### WHAT YOU WILL DO
Only those lines from the one with "Cultures with melanocytic" through the last line of the material belong in the answer, each repeated exactly.
═════ RECORDS SUPPLIED
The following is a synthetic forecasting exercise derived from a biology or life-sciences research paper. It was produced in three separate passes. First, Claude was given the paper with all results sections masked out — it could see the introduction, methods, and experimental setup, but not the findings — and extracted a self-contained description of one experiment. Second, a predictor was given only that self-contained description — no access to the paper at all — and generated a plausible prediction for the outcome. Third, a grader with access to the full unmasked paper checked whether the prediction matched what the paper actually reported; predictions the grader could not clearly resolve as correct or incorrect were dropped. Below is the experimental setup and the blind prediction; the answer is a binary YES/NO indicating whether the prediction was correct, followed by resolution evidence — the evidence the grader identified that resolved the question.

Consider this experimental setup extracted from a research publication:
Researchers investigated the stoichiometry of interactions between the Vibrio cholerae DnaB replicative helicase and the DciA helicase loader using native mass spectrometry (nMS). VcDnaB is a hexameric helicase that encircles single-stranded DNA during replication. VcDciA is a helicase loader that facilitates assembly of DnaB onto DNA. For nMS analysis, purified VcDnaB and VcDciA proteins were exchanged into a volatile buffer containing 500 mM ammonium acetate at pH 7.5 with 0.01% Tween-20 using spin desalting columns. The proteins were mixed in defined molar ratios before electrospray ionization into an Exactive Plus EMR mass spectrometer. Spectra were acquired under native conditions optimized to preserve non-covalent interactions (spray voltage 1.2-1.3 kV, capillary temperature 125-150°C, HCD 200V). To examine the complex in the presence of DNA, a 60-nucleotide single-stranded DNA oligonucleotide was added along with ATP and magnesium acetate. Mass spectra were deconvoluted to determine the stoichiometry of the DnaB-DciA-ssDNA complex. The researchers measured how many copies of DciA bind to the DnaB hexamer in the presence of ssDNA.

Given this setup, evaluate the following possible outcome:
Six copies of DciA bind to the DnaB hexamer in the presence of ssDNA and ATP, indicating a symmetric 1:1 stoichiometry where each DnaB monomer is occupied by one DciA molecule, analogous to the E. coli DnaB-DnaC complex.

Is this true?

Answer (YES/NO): NO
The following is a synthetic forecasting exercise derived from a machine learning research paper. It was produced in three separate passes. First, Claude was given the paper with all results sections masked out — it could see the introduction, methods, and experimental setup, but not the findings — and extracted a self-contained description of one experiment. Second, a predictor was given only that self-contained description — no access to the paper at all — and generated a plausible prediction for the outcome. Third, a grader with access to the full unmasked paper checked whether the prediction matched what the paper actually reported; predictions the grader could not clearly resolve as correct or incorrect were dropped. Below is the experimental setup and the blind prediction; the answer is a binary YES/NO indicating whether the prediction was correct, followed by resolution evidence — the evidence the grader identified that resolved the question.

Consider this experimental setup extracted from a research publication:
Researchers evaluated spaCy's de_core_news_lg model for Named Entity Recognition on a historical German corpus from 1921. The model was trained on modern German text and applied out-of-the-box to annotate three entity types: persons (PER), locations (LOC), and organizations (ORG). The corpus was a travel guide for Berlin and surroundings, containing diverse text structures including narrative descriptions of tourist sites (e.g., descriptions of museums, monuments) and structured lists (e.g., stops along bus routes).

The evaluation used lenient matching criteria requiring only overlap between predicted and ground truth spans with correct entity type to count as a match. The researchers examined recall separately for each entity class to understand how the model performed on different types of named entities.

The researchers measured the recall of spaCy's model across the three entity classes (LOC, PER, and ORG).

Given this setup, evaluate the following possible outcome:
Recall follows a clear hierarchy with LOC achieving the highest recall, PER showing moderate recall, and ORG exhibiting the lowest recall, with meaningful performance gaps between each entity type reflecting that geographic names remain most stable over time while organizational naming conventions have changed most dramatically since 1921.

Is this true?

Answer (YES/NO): NO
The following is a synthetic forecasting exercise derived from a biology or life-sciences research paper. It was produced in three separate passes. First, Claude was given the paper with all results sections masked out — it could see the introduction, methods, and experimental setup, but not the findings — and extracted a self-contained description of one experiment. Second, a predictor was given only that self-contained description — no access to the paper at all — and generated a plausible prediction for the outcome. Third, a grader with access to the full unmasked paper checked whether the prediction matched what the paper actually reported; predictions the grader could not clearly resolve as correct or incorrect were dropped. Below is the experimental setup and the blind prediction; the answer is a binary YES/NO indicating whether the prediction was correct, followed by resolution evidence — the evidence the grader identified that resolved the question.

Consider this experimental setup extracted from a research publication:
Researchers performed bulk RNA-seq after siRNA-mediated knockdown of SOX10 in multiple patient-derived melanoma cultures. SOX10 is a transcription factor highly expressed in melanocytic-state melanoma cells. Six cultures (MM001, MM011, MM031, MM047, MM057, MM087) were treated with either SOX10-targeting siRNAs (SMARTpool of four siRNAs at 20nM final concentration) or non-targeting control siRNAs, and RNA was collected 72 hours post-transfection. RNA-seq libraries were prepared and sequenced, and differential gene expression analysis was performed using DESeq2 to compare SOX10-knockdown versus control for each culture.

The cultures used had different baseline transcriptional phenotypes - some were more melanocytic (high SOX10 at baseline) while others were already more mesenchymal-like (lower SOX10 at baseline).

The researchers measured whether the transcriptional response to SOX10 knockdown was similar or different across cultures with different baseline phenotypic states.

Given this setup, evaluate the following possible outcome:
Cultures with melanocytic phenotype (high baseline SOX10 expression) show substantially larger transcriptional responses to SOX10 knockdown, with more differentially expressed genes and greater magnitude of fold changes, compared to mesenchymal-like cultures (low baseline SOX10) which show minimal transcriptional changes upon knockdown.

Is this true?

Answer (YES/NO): NO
══════════
### PROBLEM SOLUTION
Cultures with melanocytic phenotype (high baseline SOX10 expression) show substantially larger transcriptional responses to SOX10 knockdown, with more differentially expressed genes and greater magnitude of fold changes, compared to mesenchymal-like cultures (low baseline SOX10) which show minimal transcriptional changes upon knockdown.

Is this true?

Answer (YES/NO): NO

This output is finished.